İtalya'yı okumak için burayı tıkalyalım

Portekiz... Sanırım Avrupada hiç etkileşimimizin olmayan tek ülke. Buna rağmen birçok ortak yanımız var :)
Bakalım nelere dikkat etmek gerekiyor Portekiz'de:

Ben Portekiz'de Porto'da okudum ama nerdeyse tüm Portekiz'i gezdim. Ve bunlar da benim nacizane gözlemlerim:

- Portekiz'e benim gibi İzmir'de yaşayanların gelmesi baya bir çetrefilli. Önce İzmir-İstanbul uçuşu sonra İstanbul-Lizbon sonrada Lizbon-Porto. İlla Lizbon Porto arası uçmanıza gerek yok. Trenle ya da otobüsle de gidebilirsiniz. Arası üç buçuk saat. Küçük bir tavsiye eğer İzmir'de yaşıyorsanız Lufthansa'nın Münih aktarmalı uçuşları var: İzmir-Münih-Lizbon şeklinde bazen daha ucuz olabiliyor aklınızda bulunsun.

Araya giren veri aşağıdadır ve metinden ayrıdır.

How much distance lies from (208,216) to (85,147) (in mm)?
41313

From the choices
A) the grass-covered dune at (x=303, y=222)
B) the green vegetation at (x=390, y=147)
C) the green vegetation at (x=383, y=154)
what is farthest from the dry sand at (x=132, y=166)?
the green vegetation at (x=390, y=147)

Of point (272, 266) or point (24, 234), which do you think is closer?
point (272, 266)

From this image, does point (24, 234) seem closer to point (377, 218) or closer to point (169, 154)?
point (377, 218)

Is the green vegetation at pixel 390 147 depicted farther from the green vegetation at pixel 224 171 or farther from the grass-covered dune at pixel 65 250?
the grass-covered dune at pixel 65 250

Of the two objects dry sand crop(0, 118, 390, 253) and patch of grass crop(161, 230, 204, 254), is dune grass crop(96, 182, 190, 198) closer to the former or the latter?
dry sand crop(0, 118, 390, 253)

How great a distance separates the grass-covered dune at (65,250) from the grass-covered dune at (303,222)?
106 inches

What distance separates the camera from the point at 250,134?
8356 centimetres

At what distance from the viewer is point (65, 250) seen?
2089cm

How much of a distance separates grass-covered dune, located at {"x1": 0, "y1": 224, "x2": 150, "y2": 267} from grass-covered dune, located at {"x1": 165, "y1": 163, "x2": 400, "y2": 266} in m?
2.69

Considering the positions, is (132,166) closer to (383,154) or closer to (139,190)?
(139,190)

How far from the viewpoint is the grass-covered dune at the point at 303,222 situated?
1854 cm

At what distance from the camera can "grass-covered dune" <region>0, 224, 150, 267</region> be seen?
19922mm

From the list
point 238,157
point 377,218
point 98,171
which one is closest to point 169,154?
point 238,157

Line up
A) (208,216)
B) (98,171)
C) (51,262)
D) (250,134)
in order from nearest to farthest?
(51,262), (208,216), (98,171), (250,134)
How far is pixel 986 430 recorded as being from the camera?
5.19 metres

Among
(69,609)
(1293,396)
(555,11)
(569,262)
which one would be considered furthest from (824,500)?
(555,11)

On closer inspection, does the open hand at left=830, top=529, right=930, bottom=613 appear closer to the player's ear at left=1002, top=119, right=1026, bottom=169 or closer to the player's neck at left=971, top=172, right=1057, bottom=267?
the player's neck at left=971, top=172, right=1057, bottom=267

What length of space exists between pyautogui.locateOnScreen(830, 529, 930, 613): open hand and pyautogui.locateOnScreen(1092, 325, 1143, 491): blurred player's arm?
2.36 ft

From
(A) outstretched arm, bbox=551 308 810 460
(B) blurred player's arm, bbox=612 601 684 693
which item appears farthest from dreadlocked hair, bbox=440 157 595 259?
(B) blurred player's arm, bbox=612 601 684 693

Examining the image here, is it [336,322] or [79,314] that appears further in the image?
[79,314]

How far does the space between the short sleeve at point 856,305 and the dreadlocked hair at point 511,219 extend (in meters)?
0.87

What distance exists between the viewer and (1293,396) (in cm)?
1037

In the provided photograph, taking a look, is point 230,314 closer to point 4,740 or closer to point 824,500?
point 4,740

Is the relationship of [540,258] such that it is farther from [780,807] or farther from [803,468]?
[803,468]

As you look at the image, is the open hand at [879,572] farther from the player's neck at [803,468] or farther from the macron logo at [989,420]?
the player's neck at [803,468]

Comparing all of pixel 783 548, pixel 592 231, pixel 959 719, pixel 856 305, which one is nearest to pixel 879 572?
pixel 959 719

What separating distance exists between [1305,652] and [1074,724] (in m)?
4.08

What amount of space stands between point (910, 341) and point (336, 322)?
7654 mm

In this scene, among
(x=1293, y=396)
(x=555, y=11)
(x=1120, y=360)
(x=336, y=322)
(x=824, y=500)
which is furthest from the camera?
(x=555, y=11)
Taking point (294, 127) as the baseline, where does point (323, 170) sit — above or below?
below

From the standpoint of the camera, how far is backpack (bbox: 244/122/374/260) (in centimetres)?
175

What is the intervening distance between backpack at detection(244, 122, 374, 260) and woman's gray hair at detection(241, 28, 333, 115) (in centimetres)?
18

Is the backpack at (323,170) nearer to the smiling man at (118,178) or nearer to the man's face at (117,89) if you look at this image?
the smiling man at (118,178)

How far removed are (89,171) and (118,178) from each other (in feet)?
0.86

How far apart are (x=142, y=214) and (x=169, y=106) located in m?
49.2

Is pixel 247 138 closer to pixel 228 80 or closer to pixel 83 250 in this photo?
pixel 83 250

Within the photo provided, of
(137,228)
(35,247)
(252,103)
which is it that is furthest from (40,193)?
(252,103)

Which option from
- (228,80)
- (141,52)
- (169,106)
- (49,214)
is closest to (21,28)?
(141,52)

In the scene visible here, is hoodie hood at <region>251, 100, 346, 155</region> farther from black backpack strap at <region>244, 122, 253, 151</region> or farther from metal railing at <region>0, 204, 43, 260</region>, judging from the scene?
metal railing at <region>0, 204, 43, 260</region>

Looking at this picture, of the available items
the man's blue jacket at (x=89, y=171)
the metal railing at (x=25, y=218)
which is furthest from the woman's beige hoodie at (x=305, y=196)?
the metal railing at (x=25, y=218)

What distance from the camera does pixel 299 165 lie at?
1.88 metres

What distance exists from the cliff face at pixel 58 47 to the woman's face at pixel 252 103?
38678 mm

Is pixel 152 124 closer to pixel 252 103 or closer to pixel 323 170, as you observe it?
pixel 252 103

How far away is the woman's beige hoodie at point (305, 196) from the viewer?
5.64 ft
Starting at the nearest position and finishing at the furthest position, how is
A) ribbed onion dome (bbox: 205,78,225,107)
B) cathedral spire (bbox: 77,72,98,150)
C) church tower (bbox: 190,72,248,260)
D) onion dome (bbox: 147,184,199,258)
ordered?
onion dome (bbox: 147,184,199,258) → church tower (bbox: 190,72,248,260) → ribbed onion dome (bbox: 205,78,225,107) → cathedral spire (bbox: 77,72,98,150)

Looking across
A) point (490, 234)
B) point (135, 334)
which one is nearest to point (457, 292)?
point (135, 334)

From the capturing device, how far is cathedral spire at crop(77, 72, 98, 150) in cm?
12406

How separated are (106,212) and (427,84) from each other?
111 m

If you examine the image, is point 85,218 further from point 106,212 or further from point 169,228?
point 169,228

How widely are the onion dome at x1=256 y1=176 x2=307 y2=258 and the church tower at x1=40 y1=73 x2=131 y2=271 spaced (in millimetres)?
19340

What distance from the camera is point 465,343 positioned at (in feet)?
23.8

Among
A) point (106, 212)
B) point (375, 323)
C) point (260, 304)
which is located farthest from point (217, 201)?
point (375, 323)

-Portekizde ulaşım gerçekten kolay. Trenleri konforlu. Trenler ne yazık ki her yere gitmiyor. Tren comboio demek portekizcede. Sitesi cp yani comboio portugues : http://www.cp.pt
Trenin ulaşamadığı yerde otobüsler var. Ama bizim Türkiye'deki otobüslerden biraz farklı. En büyük şirket Rede Expressos :     http://www.rede-expressos.pt/                           
Eğer ispanya'ya falan gitmek isterseniz alsa, eva, internorte gibi firmalarda var. Otobüslerin farkı benim gözlemlerimce otobüsler pek öyle bir mola vermiyor bizim tr'deki gibi. Yiyecek içecek servisi yok. Bir de herkes kendi yerine oturmuyor :)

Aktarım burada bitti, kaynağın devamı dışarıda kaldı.